Jurisprudence : Marques
Tribunal de Grande Instance de Paris Ordonnance de référé du 2 août 2002
SA Société des Participations du CEA / Association Greenpeace France, SA Internet FR
contrefaçon - marque
Faits et procédure
La société des Participations du Commissariat à l’Energie Atomique (SPCEA) exerçant son activité sous le nom commercial d’Areva est constituée du regroupement des activités des sociétés CEA Industrie, Cogema, FCI, Framatome ANP et Technicatome.
Ce groupe est le leader mondial des produits et services permettant la production d’électricité nucléaire.
La SPCEA est titulaire de deux marques françaises :
– une marque semi-figurative constituée de la lettre A stylisée déposée le 10 août 2001 et enregistrée sous le n° 01 3 116 435 ;
– une marque semi-figurative constituée de cette même lettre soulignée par l’élément dénominatif Areva, marque déposée le 10 août 2001 et enregistrée sous le n° 01 3 116 147 ;
ces deux marques désignant différents produits et services des classes 1, 4, 6, 7, 9, 11, 19, 35, 36, 37, 38, 39, 40, 41 et 42, et notamment les « télécommunications ; services de communication par réseaux extranet, internet ou intranet et de communications radiophoniques, télégraphiques ou téléphoniques dans les domaines de l’énergie nucléaire, de la connectique et de l’électronique ; communications par terminaux d’ordinateurs et transmission d’informations dans les domaines de l’énergie nucléaire, de la connectique et de l’électronique ; diffusion et transmission de messages, d’informations et de renseignements par réseaux extranet, internet ou intranet dans les domaines de l’énergie nucléaire et de la connectique ».
Par acte du 22 juillet 2002, la SPCEA assigne l’association Greenpeace France et la société Internet FR pour voir au visa des articles L 716-6 et L 713-2 du code de la propriété intellectuelle :
– ordonner sur les pages web du site www.greenpeace.fr la suppression de toutes reproductions, imitations et usages des marques précitées ainsi que toutes références illicites, implicites ou explicites à ces marques sous astreinte de 10 000 € par jour de retard à compter de la signification de la décision à intervenir ;
– interdire à Greenpeace la reproduction de ces marques sur tout support et notamment sur son site internet sous la même astreinte ;
– déclarer commun à la société Internet FR l’ordonnance à intervenir notamment en ce qu’elle fera injonction à la société Greenpeace de cesser les reproductions, imitations et usages illicites des marques en cause ;
– condamner la société Greenpeace à lui payer la somme de 4500 € en application de l’article 700 du ncpc.

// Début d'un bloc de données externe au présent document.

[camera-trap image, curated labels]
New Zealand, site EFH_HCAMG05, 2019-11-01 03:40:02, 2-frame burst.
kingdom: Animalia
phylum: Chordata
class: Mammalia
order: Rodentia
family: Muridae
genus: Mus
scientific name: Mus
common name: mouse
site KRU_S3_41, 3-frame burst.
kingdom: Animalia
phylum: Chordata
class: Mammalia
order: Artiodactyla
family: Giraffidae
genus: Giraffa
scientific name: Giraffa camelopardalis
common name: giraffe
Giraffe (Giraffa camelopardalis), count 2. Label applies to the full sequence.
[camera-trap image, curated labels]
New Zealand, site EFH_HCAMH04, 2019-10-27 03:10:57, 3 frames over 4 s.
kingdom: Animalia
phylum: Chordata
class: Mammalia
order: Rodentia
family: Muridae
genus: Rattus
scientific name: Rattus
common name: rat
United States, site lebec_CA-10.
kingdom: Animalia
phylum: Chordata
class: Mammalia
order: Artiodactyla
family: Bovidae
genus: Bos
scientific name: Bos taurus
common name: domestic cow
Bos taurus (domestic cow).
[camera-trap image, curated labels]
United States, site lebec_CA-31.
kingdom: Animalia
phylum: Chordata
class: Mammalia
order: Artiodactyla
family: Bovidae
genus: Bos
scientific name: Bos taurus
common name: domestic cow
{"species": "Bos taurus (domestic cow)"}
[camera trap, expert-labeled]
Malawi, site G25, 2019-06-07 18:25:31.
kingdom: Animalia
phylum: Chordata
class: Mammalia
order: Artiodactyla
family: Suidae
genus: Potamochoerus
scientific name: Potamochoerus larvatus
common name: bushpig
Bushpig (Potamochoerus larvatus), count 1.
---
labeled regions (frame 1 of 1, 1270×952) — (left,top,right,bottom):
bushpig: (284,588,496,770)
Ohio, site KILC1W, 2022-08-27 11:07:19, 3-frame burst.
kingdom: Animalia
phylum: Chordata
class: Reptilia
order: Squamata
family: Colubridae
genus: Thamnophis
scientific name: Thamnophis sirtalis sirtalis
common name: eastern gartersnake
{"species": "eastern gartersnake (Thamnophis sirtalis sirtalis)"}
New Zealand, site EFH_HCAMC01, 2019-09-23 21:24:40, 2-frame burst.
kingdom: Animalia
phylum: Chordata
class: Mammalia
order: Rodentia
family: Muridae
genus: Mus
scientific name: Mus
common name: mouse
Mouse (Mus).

La SCPEA explique qu’elle a fait constater par huissier le 11 juillet 2002 que sur le site internet de Greenpeace ses marques étaient reproduites systématiquement associées à une tête de mort ou au corps d’un poisson en lettres de sang ou à un bateau posant sur une bombe atomique et ce, pour illustrer plusieurs articles informant les internautes sur les actions menées par Greenpeace à l’encontre de l’industrie nucléaire.
L’association Greenpeace conclut au débouté des demandes en soutenant que :
– les conditions d’application de la reproduction à l’identique de marques posées par l’article L 713-2 du code de la propriété intellectuelle ne sont pas remplies, des éléments étant adjoints aux signes composant les marques opposées, les produits désignés n’étant pas identiques et l’exploitation n’ayant pas lieu dans la vie des affaires ;
– les conditions d’application de l’article L 713-3 du code de la propriété intellectuelle ne sont pas non plus remplies car il n’y a pas risque de confusion dans l’esprit du public compte-tenu du profil des internautes se connectant sur le site Greenpeace ;
– l’usage des marques en cause relève de la parodie et leur association avec des têtes de mort, corps de poisson mort ou bombe atomique, de la caricature.
Cette défenderesse dit qu’à titre subsidiaire, il conviendrait de saisir la cour de justice des Communautés européennes sur l’interprétation qu’il convient à donner à l’article 4-1-b de la directive 89/104/CEE au regard des faits de l’espèce et de surseoir en l’attente de cet avis.
En tout état de cause, l’association Greenpeace sollicite l’allocation d’une somme de 10 700 € HT en application de l’article 700 du ncpc.
La société Internet FR dit qu’elle doit être mise hors de cause eu égard aux dispositions de l’article 43-8 de la loi du 1er août 2000 et sollicite la condamnation de la société demanderesse à lui payer la somme de 1500 € en application de l’article 700 du ncpc.
M. le procureur de la République a été entendu en ses observations qui tendaient au débouté des demandes.
La discussion
L’article L 716-6 du code de la propriété intellectuelle dispose que lorsque le tribunal est saisi d’une action en contrefaçon, son président, saisi et statuant en la forme des référés, peut interdire à titre provisoire, sous astreinte, la poursuite des actes de contrefaçon ou subordonner cette poursuite à la constitution de garanties destinées à assurer l’indemnisation du propriétaire de la marque ou du bénéficiaire du droit exclusif d’exploitation ; que la demande d’interdiction ou de constitution de garantie n’est admise que si l’action au fond apparaît sérieuse et a été engagée dans un bref délai à compter du jour où le propriétaire a eu connaissance des faits sur lesquels elle est fondée ; que le juge peut subordonner l’interdiction à la constitution par le demandeur de garanties destinées à assurer l’indemnisation éventuelle du préjudice subi par le défendeur si l’action en contrefaçon est ultérieurement jugée non fondée.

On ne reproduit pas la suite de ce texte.